Knut Østby

Personal information
- Nationality: Norwegian
- Born: 12 November 1922 Modum
- Died: 6 August 2010 (aged 87)

Sport
- Sport: Canoeing

Medal record
Men's canoe sprint
Olympic Games
| Silver medal – second place | 1948 London | K-2 10000 m |
World Championships
| Silver medal – second place | 1950 Copenhagen | K-2 1000 m |

= Knut Østby =

Norwegian canoe racer

Knut Østby (12 November 1922 – 6 August 2010) was a Norwegian sprint canoeist who competed from the late 1940s to the late 1950s. Participating in three Summer Olympics, he won a silver medal in the K-2 10000 m event at London in 1948 and another in the K-2 1000 m event at the 1950 World Championships.

==Career==
Østby was born in Modum, but grew up in Bærum, and was a member of Bærum KK. He was a new name in Norwegian and international kayaking after 1945, as most of the pre-war organized sporting activity had been put on ice during World War II. Already in 1948, before the Summer Olympics that year, Østby and his teammate Ivar Mathisen were considered as having the highest medal hopes in the Norwegian canoeing squad. Østby and Mathisen proceeded to win the silver medal in the K-2 10000 m event and finished fourth in the K-2 1000 m. At the 1950 World Championships he won another silver medal in the K-2 1000 m event. Two years later he finished fifth in both the K-2 1000 m and the K-2 10000 m events at the 1952 Summer Olympics. Ivar Mathisen remained his partner in the K-2 canoe during these years.

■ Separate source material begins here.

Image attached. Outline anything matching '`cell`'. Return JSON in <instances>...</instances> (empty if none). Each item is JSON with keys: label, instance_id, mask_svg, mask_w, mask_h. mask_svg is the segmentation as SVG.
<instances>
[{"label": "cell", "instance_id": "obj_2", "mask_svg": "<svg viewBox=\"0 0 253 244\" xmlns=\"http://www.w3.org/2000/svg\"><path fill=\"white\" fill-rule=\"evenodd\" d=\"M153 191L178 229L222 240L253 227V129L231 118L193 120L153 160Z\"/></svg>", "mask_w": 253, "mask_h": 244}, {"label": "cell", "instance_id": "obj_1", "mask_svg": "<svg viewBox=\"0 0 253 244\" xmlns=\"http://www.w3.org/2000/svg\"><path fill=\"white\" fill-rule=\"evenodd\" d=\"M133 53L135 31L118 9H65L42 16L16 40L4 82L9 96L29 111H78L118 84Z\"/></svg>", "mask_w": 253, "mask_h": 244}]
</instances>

In 1953 Østby competed in the Canoe Slalom World Championships in Meran, Italy. He was considered as being without any sporting hopes for the competition, having no prior experience with whitewater kayaking—the newspaper Verdens Gang quoted him as saying "I don't even know what kind of boat to use". The participation was essentially regarded as a test to see whether slalom kayaking should be taken up in Norway—where it was largely unknown, despite the country's abundance of whitewater locations. Østby was the only competitor from Norway, but the vice chairman of the Norwegian Canoe Association traveled with him to help evaluate the championship. The stay and the travel to Italy were paid for in full by the Italian arrangement committee. As it turned out, whitewater kayaking did not reach Norway until the 1960s and was not organized within the Norwegian Canoe Association until 1972.

Østby continued his career in sprint canoeing. At the 1956 Summer Olympics he finished eighth in the K-1 10000 m event, and competed without reaching the final in the K-1 1000 m event. In domestic competitions, he took fifteen national titles between 1946 and 1959, and won the King's Cup for best canoeist in 1955, 1956 and 1957.

Østby lived in Sandvika. He died in August 2010.